## BEGIN Data for this exercise

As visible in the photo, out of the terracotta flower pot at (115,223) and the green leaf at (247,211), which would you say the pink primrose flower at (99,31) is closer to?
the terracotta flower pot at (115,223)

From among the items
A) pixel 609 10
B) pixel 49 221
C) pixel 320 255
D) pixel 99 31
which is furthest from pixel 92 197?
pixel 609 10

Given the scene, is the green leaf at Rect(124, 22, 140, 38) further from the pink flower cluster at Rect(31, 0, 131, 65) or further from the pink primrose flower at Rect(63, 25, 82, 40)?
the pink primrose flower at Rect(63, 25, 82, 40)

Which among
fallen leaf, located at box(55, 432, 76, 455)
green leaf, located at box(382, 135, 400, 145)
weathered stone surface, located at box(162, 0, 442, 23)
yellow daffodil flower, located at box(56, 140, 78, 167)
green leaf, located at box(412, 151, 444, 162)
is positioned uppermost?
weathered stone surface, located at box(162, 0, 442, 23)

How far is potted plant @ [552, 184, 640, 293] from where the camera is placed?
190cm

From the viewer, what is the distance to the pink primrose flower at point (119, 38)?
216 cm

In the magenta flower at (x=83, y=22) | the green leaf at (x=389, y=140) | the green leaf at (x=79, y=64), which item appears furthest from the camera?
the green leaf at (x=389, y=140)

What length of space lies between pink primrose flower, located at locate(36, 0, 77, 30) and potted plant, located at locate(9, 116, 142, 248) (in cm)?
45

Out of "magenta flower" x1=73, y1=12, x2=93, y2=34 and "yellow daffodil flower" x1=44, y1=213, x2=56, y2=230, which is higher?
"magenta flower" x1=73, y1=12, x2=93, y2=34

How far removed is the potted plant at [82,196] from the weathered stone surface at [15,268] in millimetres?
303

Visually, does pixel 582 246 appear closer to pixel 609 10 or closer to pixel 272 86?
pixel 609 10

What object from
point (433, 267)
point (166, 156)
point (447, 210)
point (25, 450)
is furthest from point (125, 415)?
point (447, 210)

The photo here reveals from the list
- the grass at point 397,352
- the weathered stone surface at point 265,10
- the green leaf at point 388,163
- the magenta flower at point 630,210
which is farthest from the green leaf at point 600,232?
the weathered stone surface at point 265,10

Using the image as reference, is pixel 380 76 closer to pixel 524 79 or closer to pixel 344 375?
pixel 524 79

## END Data for this exercise

### What to produce
Convert every line of the material above into a JSON array of strings, one string per line, omitting the blank lines.

### Expected answer
[
  "As visible in the photo, out of the terracotta flower pot at (115,223) and the green leaf at (247,211), which would you say the pink primrose flower at (99,31) is closer to?",
  "the terracotta flower pot at (115,223)",
  "From among the items",
  "A) pixel 609 10",
  "B) pixel 49 221",
  "C) pixel 320 255",
  "D) pixel 99 31",
  "which is furthest from pixel 92 197?",
  "pixel 609 10",
  "Given the scene, is the green leaf at Rect(124, 22, 140, 38) further from the pink flower cluster at Rect(31, 0, 131, 65) or further from the pink primrose flower at Rect(63, 25, 82, 40)?",
  "the pink primrose flower at Rect(63, 25, 82, 40)",
  "Which among",
  "fallen leaf, located at box(55, 432, 76, 455)",
  "green leaf, located at box(382, 135, 400, 145)",
  "weathered stone surface, located at box(162, 0, 442, 23)",
  "yellow daffodil flower, located at box(56, 140, 78, 167)",
  "green leaf, located at box(412, 151, 444, 162)",
  "is positioned uppermost?",
  "weathered stone surface, located at box(162, 0, 442, 23)",
  "How far is potted plant @ [552, 184, 640, 293] from where the camera is placed?",
  "190cm",
  "From the viewer, what is the distance to the pink primrose flower at point (119, 38)?",
  "216 cm",
  "In the magenta flower at (x=83, y=22) | the green leaf at (x=389, y=140) | the green leaf at (x=79, y=64), which item appears furthest from the camera?",
  "the green leaf at (x=389, y=140)",
  "What length of space lies between pink primrose flower, located at locate(36, 0, 77, 30) and potted plant, located at locate(9, 116, 142, 248) (in cm)?",
  "45",
  "Out of \"magenta flower\" x1=73, y1=12, x2=93, y2=34 and \"yellow daffodil flower\" x1=44, y1=213, x2=56, y2=230, which is higher?",
  "\"magenta flower\" x1=73, y1=12, x2=93, y2=34",
  "How far removed is the potted plant at [82,196] from the weathered stone surface at [15,268] in millimetres?",
  "303",
  "Visually, does pixel 582 246 appear closer to pixel 609 10 or closer to pixel 272 86?",
  "pixel 609 10",
  "What object from",
  "point (433, 267)",
  "point (166, 156)",
  "point (447, 210)",
  "point (25, 450)",
  "is furthest from point (125, 415)?",
  "point (447, 210)",
  "The photo here reveals from the list",
  "- the grass at point 397,352",
  "- the weathered stone surface at point 265,10",
  "- the green leaf at point 388,163",
  "- the magenta flower at point 630,210",
  "which is farthest from the green leaf at point 600,232?",
  "the weathered stone surface at point 265,10",
  "Using the image as reference, is pixel 380 76 closer to pixel 524 79 or closer to pixel 344 375?",
  "pixel 524 79"
]